→ What this exercise asks:
a) According to the forum thread about a separation, what did the writer who says the divorce is in progress have a solicitor draft?
b) Summarize the forum thread about a separation in three sentences.
c) Go on with the forum thread about a separation from the point where it stops.

Ignore him block her your only communication to him should be about children or divorce unless you just want the solicitor to deal with that more expensive but peaceful if she contacts you again block her dont listen to him complaining either he made his choice he also gave her the ammunition to hurt you he is NOT on your side here

Sadly his mom will chose his side in this so protect yourself from her too

I doubt that. She is probably really angry that he's done this, and is worried about her grandchildren. She probably hopes they'll get back together and the family can be whole again (if my kids cheated on their partner, if they choose to marry when they grow up, I'd definitely be on their innocent spouse's side, even if I couldn't stop loving them). Agree it's not OP's problem though.
The kids might well not want to see him-I wouldn't want to see my dad if he abandoned the family (or my mum, if it was the other way round).

OnGoldenPond · 07/03/2026 02:24

Ponymum1 · 06/03/2026 18:26

Guys thanks a lot for letting me rant. I have cut him off. Blocked his number, his and hers socials I even had my solicitor to draft cease and desist letters to both I just have to advise them to send it but I’m just so tired of this stupid childish games. Divorce is in progress.
he comes to my house, stands outside front room window. I do not allow him in at all. I’m in therapy because the pair of them. I’m just so tired I wish he moved with her up north and leave me alone. Also he can’t stand the thought I might be dating but that’s not his problem now.

Can you get a non molestation order against him to keep away from your house? Then ring the police every time he shows up.

QuaintMauveCrow · 07/03/2026 04:42

Netcurtainnelly · 07/03/2026 00:13

Life is hard enough as it is, I just can't understand why you think flaming things anymore would help.
A mature person doesn't react like that, they moven. OP doesn't need to arrange for the teenagers to see him, now they are older anyway.
Peace of mind is important.

As said you won't be there to pick up the pieces or offer help if the girlfriend gets enraged and tries to fight back or do something horrible.

Again it was just lighthearted in response to the OP talking about her difficult experience.
A mature person would accept differing view/understand context without resorting to insults like “grow up”.
maybe something to think about?

Ponymum1 · 07/03/2026 07:40

Pistachiocake · 07/03/2026 00:50

I doubt that. She is probably really angry that he's done this, and is worried about her grandchildren. She probably hopes they'll get back together and the family can be whole again (if my kids cheated on their partner, if they choose to marry when they grow up, I'd definitely be on their innocent spouse's side, even if I couldn't stop loving them). Agree it's not OP's problem though.

→ Exercise data:
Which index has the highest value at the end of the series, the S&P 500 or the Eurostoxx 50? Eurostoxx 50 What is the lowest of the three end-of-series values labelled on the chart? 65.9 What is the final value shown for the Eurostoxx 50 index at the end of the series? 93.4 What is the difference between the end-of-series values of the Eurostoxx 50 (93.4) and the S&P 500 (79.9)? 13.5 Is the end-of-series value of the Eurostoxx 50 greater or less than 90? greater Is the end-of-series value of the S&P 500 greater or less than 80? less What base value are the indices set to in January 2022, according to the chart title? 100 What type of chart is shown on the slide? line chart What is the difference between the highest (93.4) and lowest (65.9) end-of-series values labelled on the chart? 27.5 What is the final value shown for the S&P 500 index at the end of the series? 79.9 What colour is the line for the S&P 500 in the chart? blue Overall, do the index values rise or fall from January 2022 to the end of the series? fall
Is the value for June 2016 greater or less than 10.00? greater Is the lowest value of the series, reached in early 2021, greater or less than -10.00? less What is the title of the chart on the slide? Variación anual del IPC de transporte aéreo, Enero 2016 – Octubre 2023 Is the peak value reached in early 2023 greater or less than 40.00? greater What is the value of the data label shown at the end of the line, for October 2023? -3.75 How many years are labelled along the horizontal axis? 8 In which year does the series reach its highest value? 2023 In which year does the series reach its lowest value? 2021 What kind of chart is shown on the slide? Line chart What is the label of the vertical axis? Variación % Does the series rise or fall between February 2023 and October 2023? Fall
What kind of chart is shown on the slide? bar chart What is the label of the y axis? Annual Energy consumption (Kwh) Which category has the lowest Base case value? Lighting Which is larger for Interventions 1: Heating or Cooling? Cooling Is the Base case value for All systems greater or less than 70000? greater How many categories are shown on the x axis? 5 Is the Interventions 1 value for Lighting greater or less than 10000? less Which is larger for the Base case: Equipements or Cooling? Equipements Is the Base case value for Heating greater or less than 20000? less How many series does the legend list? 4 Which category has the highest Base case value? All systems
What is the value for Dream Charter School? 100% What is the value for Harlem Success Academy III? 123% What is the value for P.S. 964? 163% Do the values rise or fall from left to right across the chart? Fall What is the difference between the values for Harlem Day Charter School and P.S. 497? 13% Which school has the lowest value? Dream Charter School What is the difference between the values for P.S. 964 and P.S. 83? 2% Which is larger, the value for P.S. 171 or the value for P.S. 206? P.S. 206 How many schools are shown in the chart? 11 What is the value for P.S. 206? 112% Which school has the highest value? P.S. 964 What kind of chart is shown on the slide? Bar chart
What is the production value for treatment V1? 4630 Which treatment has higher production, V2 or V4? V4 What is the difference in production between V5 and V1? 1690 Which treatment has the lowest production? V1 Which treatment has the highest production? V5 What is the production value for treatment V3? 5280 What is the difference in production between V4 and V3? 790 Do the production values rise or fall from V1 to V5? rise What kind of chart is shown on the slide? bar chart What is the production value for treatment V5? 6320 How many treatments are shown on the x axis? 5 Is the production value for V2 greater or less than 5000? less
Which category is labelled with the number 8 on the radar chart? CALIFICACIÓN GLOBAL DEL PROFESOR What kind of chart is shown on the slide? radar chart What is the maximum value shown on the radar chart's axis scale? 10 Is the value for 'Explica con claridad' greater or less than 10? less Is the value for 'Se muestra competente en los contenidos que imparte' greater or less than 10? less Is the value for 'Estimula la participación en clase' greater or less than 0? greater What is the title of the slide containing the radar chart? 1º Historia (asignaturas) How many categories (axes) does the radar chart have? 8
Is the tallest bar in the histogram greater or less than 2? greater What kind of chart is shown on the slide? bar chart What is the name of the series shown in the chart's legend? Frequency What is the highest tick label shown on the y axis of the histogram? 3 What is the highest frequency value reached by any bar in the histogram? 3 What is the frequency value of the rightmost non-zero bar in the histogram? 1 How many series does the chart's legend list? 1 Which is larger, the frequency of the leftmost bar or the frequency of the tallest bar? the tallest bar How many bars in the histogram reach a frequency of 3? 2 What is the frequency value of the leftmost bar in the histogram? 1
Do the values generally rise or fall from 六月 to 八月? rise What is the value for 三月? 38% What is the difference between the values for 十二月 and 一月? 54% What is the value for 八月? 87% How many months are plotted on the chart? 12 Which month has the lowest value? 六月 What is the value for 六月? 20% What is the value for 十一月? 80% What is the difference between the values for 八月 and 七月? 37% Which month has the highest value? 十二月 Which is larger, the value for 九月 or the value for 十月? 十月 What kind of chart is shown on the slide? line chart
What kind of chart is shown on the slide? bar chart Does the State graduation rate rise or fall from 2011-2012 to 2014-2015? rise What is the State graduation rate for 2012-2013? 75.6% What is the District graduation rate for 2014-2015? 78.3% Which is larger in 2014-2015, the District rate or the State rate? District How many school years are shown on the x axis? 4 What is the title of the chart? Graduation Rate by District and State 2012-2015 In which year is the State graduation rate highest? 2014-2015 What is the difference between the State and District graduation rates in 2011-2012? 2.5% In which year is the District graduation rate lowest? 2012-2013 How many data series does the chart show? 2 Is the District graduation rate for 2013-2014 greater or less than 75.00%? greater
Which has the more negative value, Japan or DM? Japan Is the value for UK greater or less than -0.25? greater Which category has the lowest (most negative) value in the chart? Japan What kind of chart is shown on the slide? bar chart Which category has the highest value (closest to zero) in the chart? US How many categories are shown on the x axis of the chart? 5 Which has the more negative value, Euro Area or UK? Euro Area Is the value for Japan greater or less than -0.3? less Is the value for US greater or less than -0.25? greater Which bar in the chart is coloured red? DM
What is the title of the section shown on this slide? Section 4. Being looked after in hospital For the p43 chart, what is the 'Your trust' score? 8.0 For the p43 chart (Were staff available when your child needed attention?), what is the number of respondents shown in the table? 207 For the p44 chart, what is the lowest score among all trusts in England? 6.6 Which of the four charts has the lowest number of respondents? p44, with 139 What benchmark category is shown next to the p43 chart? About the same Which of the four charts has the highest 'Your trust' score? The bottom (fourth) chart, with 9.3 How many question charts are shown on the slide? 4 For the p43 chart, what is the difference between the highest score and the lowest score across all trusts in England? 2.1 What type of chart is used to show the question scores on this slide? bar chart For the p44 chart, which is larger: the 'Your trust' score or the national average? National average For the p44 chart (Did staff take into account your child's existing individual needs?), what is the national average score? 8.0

→ Responses per task:
a) Cease and desist letters to both him and her.

b) Commenters advise blocking the husband and the woman involved, limiting contact with him to the children or the divorce, and they disagree over whether his mother will take his side. The writer says she has blocked both of them, the divorce is in progress, he comes and stands outside her front room window, and she is in therapy. One reply suggests a non-molestation order and calling the police each time he shows up, while others argue about whether reacting more strongly would help and what a mature person would do.

c)
The kids might well not want to see him-I wouldn't want to see my dad if he abandoned the family (or my mum, if it was the other way round).

She’s the one who tells me I deserve better and her son is stupid. She and my father in law have the same opinion. I’m lucky to have them in my corner

OP posts:
Ponymum1 · 07/03/2026 07:43

Update. He came to my house last night at 23.30. Didn’t ring the doorbell but tried to ring me from his burner phone. I was asleep and only found that this morning on ring doorbell notification. I took my son’s phone who has tracking of his dad and suprise suprise! He left his main phone at his so his gf don’t clock in he was at mine. Part of me wants to unblock her to send her ring doorbell screenshot and tell her to have a good ramage through his other phone and put tracker on that one too🤣

OP posts:
KeenGreen · 07/03/2026 07:54

Ponymum1 · 07/03/2026 07:43

Update. He came to my house last night at 23.30. Didn’t ring the doorbell but tried to ring me from his burner phone. I was asleep and only found that this morning on ring doorbell notification. I took my son’s phone who has tracking of his dad and suprise suprise! He left his main phone at his so his gf don’t clock in he was at mine. Part of me wants to unblock her to send her ring doorbell screenshot and tell her to have a good ramage through his other phone and put tracker on that one too🤣

I'm sorry you’re going through such a rubbish situation.

The coming around and calling at all hours is harassment though, so I would seriously think about putting in a formal complaint and documenting all the times this is happening.